Zadanie do wykonania: O jakich sprawach prowadzący wykład mówił słuchaczom według akapitu artykułu o wykładzie „Zdobycie Neustettin”, który zaczyna się od słów „Prowadzący mówił słuchaczom”? Wymień wszystkie.

Blok tekstu:
########

Reklama

“Zdobycie Neustettin". Wykład w muzeum

27/02/2018 19:24

Niemiecki Neustettin został zdobyty przez oddziały Armii Czerwonej 27 lutego 1945 r. w godzinach wieczornych. Jak co roku, jest to idealny czas na przypomnienie wydarzeń, jakie wówczas rozegrały się na “naszej” ziemi. We wtorek w Muzeum Regionalnym w Szczecinku odbył się wykład na temat zdobycia Neustettin, który poprowadził Mateusz Zacharewicz.

- Dokładnie dziś przypada kolejna rocznica walk o Szczecinek. Walk Armii Radzieckiej o Neustettin. Powróćmy do tych dramatycznych wydarzeń, które zmieniły nie tylko nazwę naszego miasta, ale i historię tego miejsca - powiedział otwierając wykład dyrektor Muzeum Regionalnego Irek Markanicz.

Prowadzący mówił słuchaczom między innymi o przygotowaniach III Rzeszy do natarcia Armii Czerwonej, gdy front wschodni był już naprawdę blisko miasta, które na początku 1945 roku liczyło blisko 19 tysięcy mieszkańców. O linii umocnień Wału Pomorskiego, schronach, które na Pomorzu zaczęto budować w latach 30-tych XX. wieku. Wspomniał także już o polskim Szczecinku po roku 1945.

Budowę schronów i bunkrów rozpoczęto od prac kartograficznych i geodezyjnych. Neustettin był bardzo ważnym strategicznie miejscem, punktem oporu na Pomorzu Zachodnim. W mieście jednym z miejsc, gdzie miała się odbyć jedna z największych bitew, miał był dworzec kolejowy.

########

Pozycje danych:
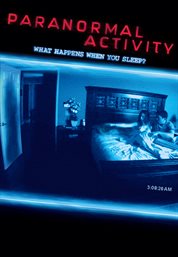 Paranormal Activity cover image cdn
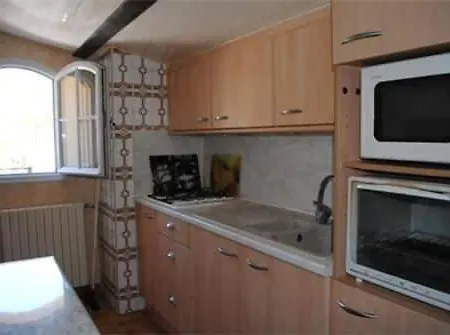 T2 Vue Sur Le Château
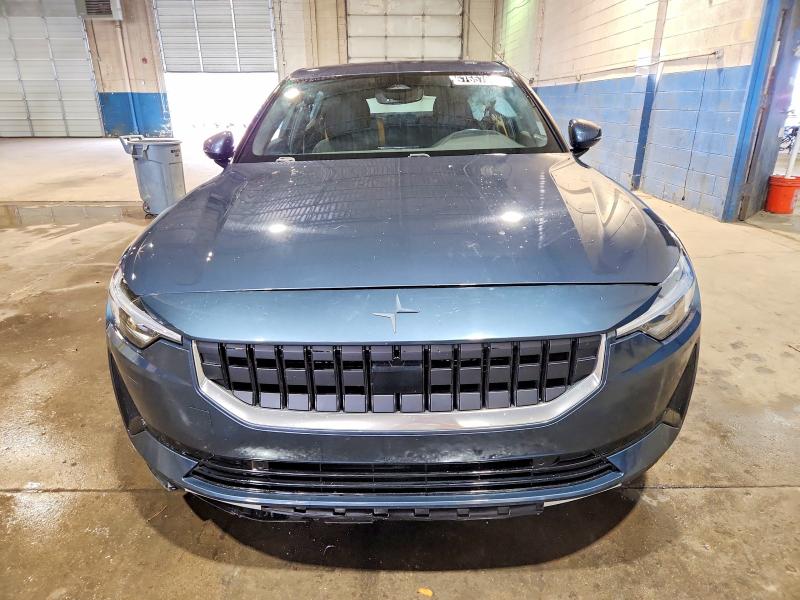 67557956 :رقم المزاد ، YSMET3KA2PL126684 vin ، 2023 Polestar 2 مزاد بيع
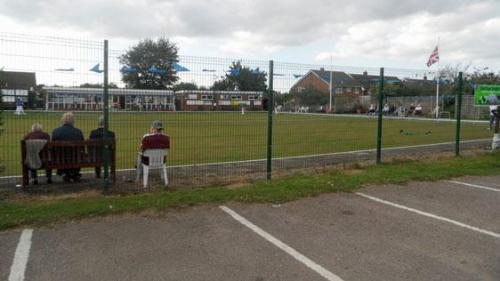 Shefford Bowls Club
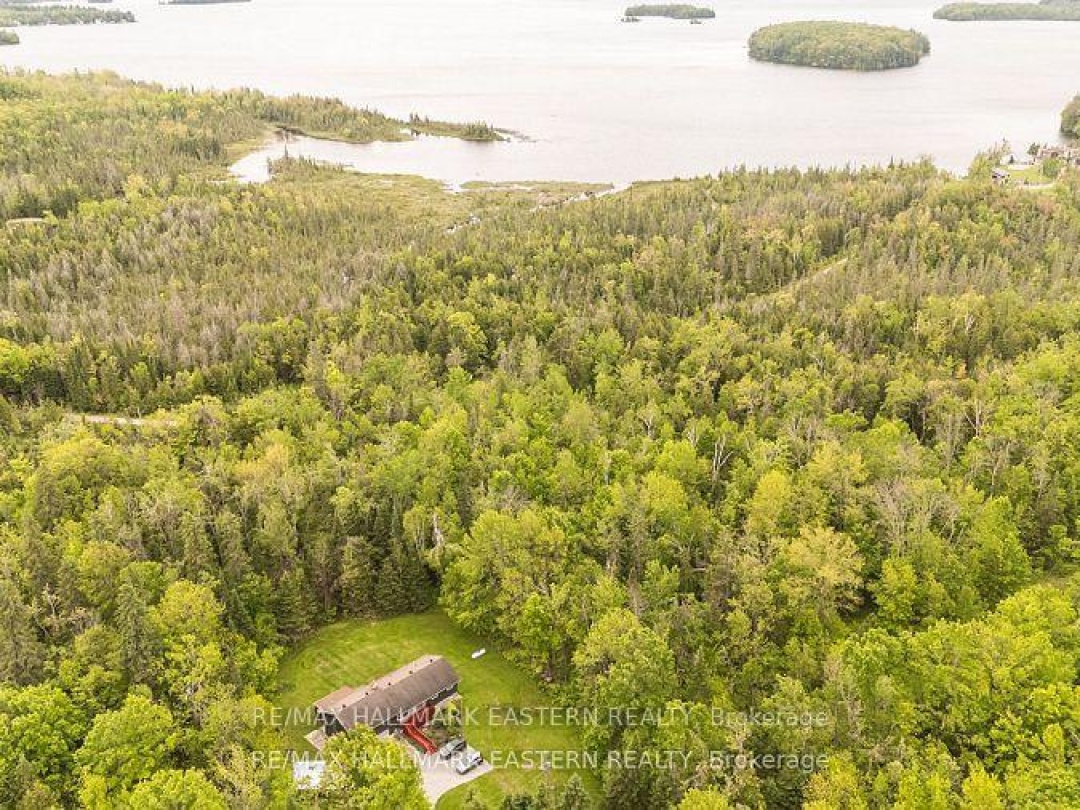 7 JUNIPER ISLE ROAD, Kawartha Lakes (Coboconk)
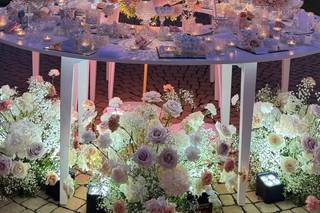 Cristina Orsatti Wedding Planner - 6
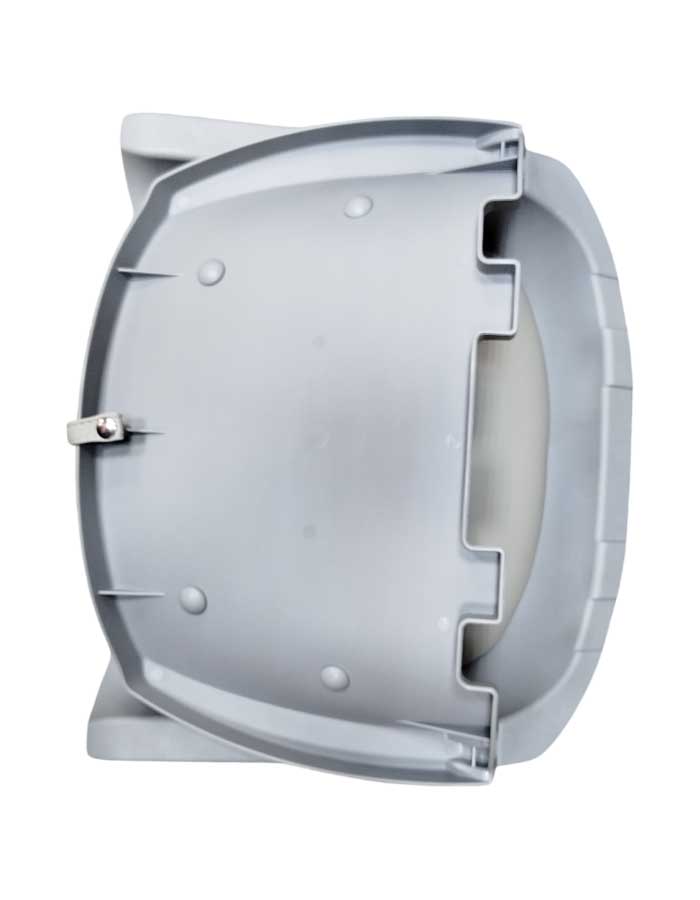 Кресло складное арт. 75109G, серый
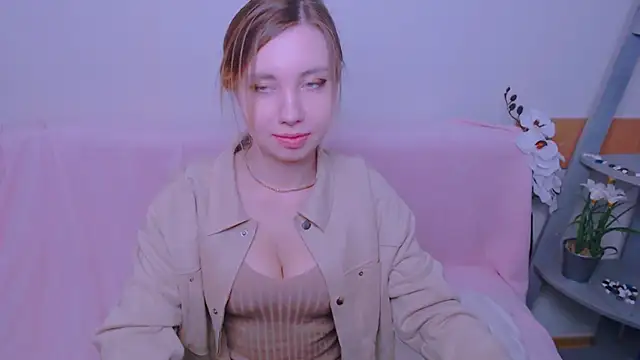 Snapshot of AliceFire_ chatting on 03.10.26 AliceFire online show from 03.10.26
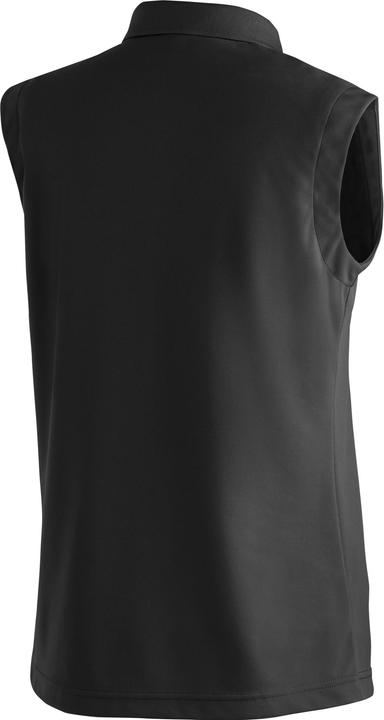 Immagine prodotto Maier Sports Women's Ulrike Sleeveless (36, S)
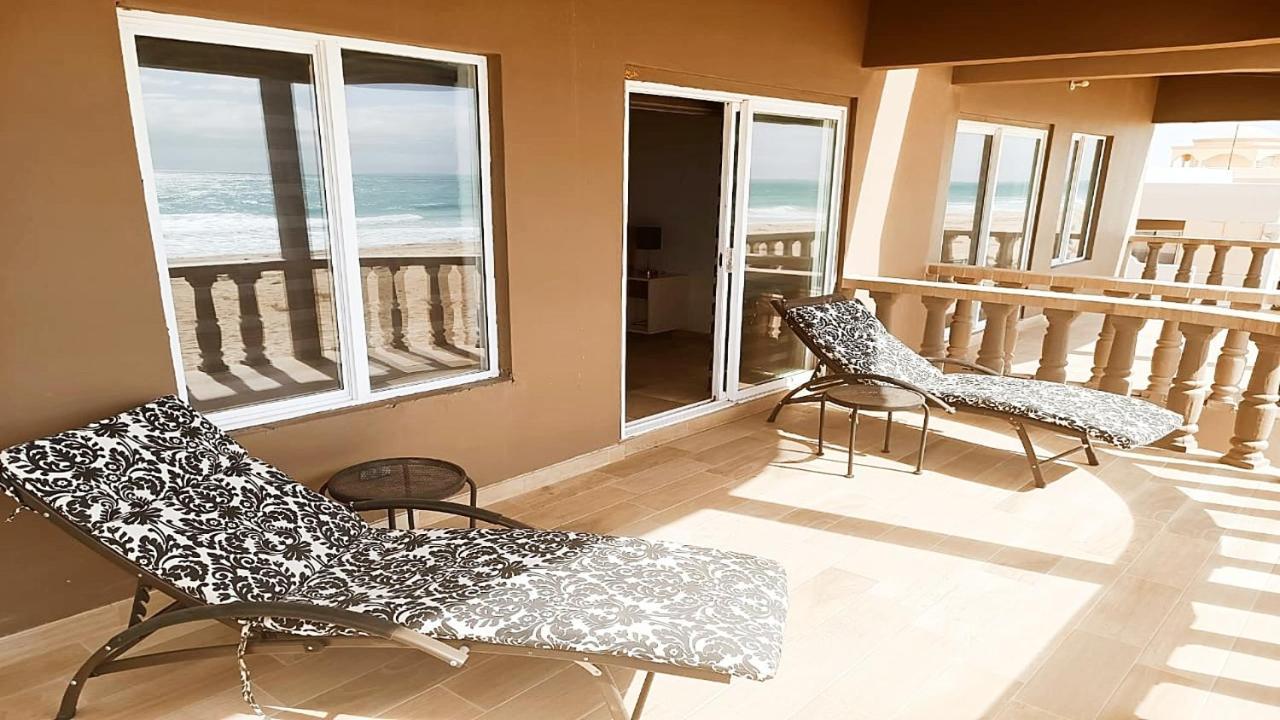 The Suites At Rocky Point 2 Экстерьер фото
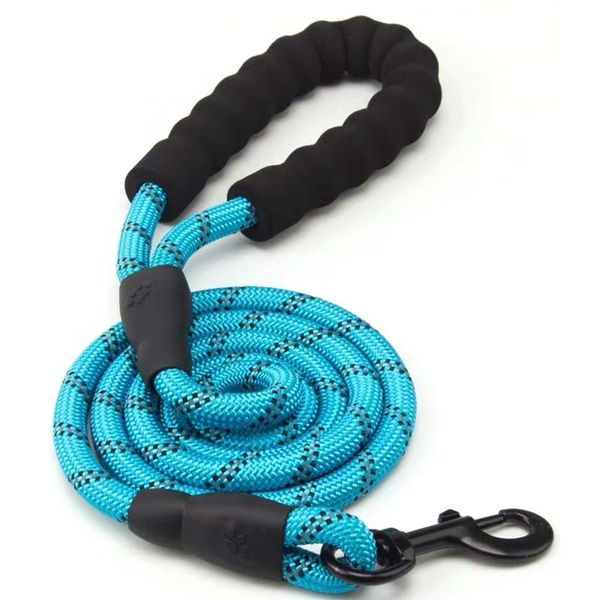 dog collars & leashes leash sturdy durable with padded handle reflective threads for medium large dogs 4.9ft long drop
dog collars & leashes leash sturdy durable with padded handle reflective threads for medium large dogs 4.9ft long drop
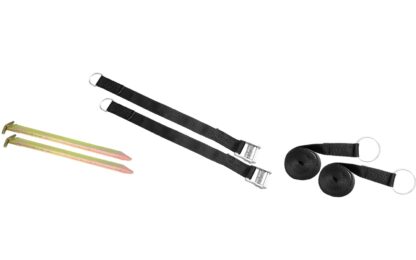 Sistema stabilizzante verande Brunner A.I.R. TECH CARAVAN AWNINGS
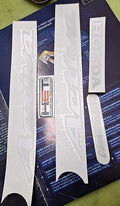 630A ACTIVA LETTERSHET T5 BLACK SILVER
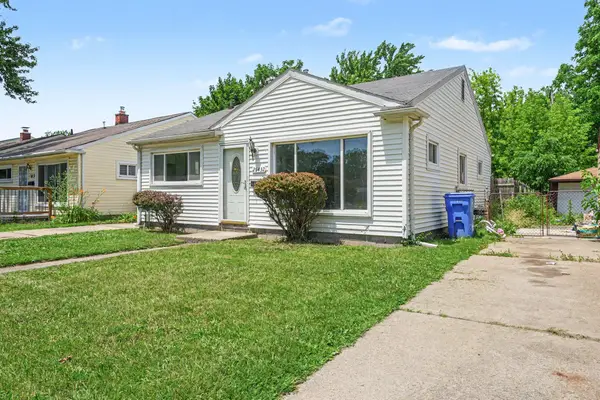 26432 Annapolis Street, Inkster, MI 48141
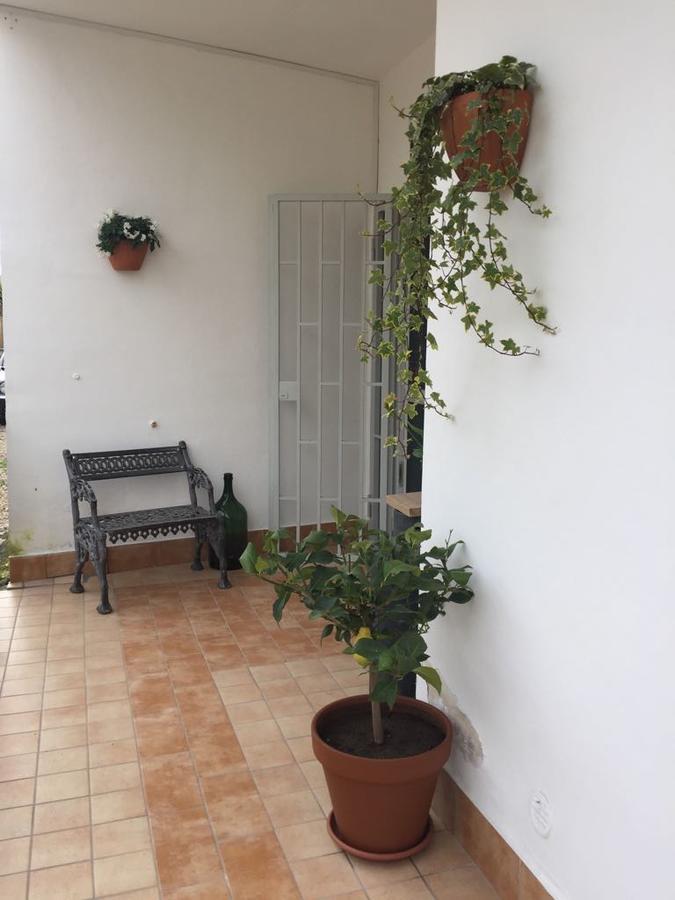 B&B Nicola'S Home ปอมเปอี ภายนอก รูปภาพ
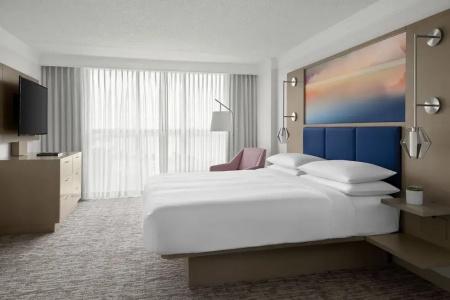 West Palm Beach Marriott - 83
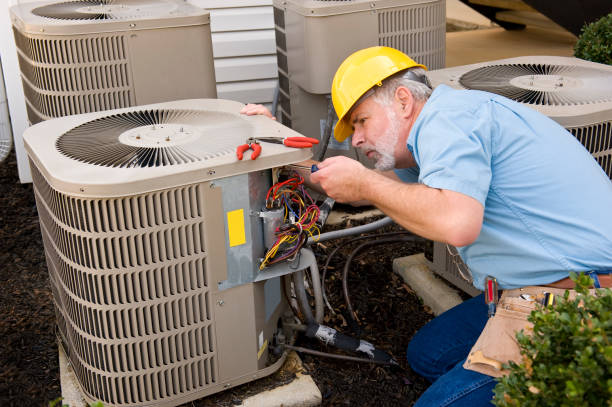 Best Affordable HVAC services  in Mercer Island, WA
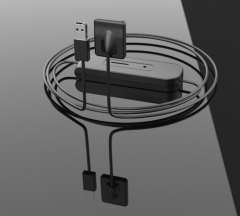 MY-D042N Digital  Intraoral X-Ray Sensor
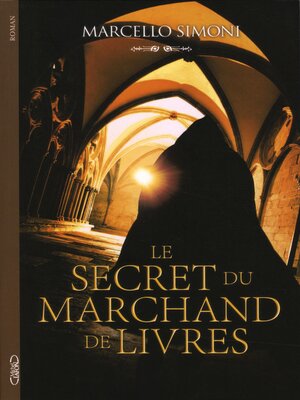 cover image of Le secret du marchand de livres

########

Twoje rozwiązanie:
- przygotowania III Rzeszy do natarcia Armii Czerwonej, gdy front wschodni był już blisko miasta
- linia umocnień Wału Pomorskiego
- schrony, które na Pomorzu zaczęto budować w latach 30. XX wieku
- polski Szczecinek po roku 1945